Quelles seraient les conséquences d’une telle crise pour la France ?

La France ne serait naturellement pas épargnée. Elle est largement exposée économiquement et financièrement à l’Italie. De plus, bien que la structure du secteur bancaire français, très concentré, diffère de celle du secteur bancaire italien, le problème de la rentabilité se pose comme partout en Europe avec l’héritage de la crise, l’absence de rebond économique véritable et les effets pervers des taux négatifs. Une crise financière viendrait défaire le processus de normalisation progressive des volumes de crédit et affecterait la timide amélioration économique qui a été encouragée par la dépréciation de l’euro.

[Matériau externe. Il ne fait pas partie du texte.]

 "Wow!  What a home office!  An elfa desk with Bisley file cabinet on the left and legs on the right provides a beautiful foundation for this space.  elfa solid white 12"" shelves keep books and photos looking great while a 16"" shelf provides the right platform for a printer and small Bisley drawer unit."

Face à un emballement de la crise bancaire italienne, on évoquerait à nouveau les fonds européens. Néanmoins, on se retrouverait dans une situation avec des gouvernements fantômes en Italie et en France face à un gouvernement allemand en pleine campagne électorale rigoriste. Un cocktail pour le moins toxique qui montrerait, de façon encore plus crue que dans le passé, l’absence de gestion de la zone. La BCE aura beau tenter d’éteindre une nouvelle fois l’incendie sous un déluge de liquidités, les failles du dispositif politique en seront d’autant plus visibles, mettant de nouveau en doute la viabilité de la monnaie unique.